- [Goals]
A – Reproduce the passage of the housing bust text starting at "It turns out" and ending at "access to credit.".
B – In the housing bust text, how much money did homeowners in America take out from their house price gains over the last two years?
C – Carry the housing bust text forward from the point where it stops.

- [Source extract]
It turns out that Southeast Minneapolis was at the frontiers of
development in the 1920s.
"Although
within the city limits, they were essentially the suburbs at that time.
Homes like our band house were the McMansions of the day. They were
built for a burgeoning upper middle class who had increasing incomes and
easy access to credit.
"When
the Depression arrived, these neighborhoods were hit pretty hard.
"The
real estate bust of the 1930s had a permanent impact on many
neighborhoods. The once wealthy neighborhood that surrounded our band
house was still suffering 50 years later. ... Even in the middle of a
huge real estate boom, these neighborhoods are so blighted that they are
still shunned."
What
technological innovation threatens America's suburbs? The Internet. The
automobile meant you know longer had to live near your work. You could
just live within commuting range. Now, the Internet means that many
people and many businesses can put themselves anywhere. We think they
will turn their backs on the suburbs.
Our
third reason is the most important and the easiest to understand. Why
will the bust in American housing be extraordinary? Because the boom
that came before was extraordinary.
In
the last two years, homeowners in America took out $1.3 trillion from
their house price gains, an amount greater than the GDP growth figures
for those years.
While
prices rose only 0.4% per year from 1890 to 2004, they soared by 6.2%
from 1997 to 2005. According to Shiller, it would take a 22% drop in
residential real estate prices to bring house prices back to their
long-term trendlines. Other experts have predicted a 40% retreat.
Falling
prices in the housing sector mean that homeowners no longer have any
"equity" to take out. Instead, the flow of liquidity
reverses...mortgage resetting, taxes, maintenance, debt restructuring,
foreclosures - all of a sudden money must be put back in! A 5% fall in
house price takes $1 trillion out of the net worth of American
homeowners. A 40% drop would probably set the economy back about as much
as the Great Depression.
"The
real estate bust of the 1930s holds important lessons for today,"

- [Data shown]
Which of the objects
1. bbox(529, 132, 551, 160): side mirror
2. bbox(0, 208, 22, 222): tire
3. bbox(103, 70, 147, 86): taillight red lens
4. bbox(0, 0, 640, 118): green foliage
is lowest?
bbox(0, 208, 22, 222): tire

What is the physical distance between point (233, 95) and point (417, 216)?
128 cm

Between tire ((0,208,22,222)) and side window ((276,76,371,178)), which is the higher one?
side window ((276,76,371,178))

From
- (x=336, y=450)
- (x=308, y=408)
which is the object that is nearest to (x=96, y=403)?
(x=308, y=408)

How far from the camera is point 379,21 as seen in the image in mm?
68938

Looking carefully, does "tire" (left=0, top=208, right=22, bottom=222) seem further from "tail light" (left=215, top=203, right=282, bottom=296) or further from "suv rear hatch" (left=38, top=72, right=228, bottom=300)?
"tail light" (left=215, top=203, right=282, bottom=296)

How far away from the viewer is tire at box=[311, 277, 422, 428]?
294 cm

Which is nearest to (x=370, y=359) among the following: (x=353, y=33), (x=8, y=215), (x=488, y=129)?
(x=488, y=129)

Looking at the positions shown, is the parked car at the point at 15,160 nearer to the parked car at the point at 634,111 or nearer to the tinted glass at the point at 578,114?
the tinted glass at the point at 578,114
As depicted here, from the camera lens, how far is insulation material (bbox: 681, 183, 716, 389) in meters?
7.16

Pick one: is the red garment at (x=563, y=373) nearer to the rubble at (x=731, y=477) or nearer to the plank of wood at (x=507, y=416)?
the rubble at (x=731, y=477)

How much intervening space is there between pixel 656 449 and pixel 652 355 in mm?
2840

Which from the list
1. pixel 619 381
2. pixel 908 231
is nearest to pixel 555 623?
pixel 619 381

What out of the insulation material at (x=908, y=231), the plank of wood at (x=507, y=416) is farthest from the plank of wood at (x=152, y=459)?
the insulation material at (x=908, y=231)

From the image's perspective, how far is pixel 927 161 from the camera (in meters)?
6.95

- [Task-by-task outputs]
A –
It turns out that Southeast Minneapolis was at the frontiers of
development in the 1920s.
"Although
within the city limits, they were essentially the suburbs at that time.
Homes like our band house were the McMansions of the day. They were
built for a burgeoning upper middle class who had increasing incomes and
easy access to credit.

B – $1.3 trillion.

C –
continues Mr. Paulos. "It showed that homeowners are bound together
with their neighbors by chains of finance. Even responsible homeowners
who maintain low debt can be undermined by their financially
irresponsible neighbors. It may be that your best neighbors, the ones
who have been aggressively upgrading their homes, are the ones who have
been racking up the most debt. A closure of a large local employer or
even a large tax increase could be the tipping point for homeowners on
the edge.
"I
recently visited my old band house. It was just as I remembered it. The
hedges were massively overgrown, the siding was still rotting, and the
porch was still sagging. It was a bittersweet vision. The rest of the
neighborhood was a mixed bag. Some homes have been nicely renovated and
others were still crumbling. Judging by the condition of the local
businesses, the neighborhood is even more distressed that it was in the
1980s. Seventy years after mass foreclosures and the place still hadn't
recovered. How will it fare during the next real estate bust?"
Mr.
Paulos should plan to drive by in a year or two to find out.
By
then, the chains of finance that chaff against the skin of the middle
and lower-middle class might be tightening upon us all. And the dudgeon
festering on the wrong side of town might have oozed over to the good
neighborhoods.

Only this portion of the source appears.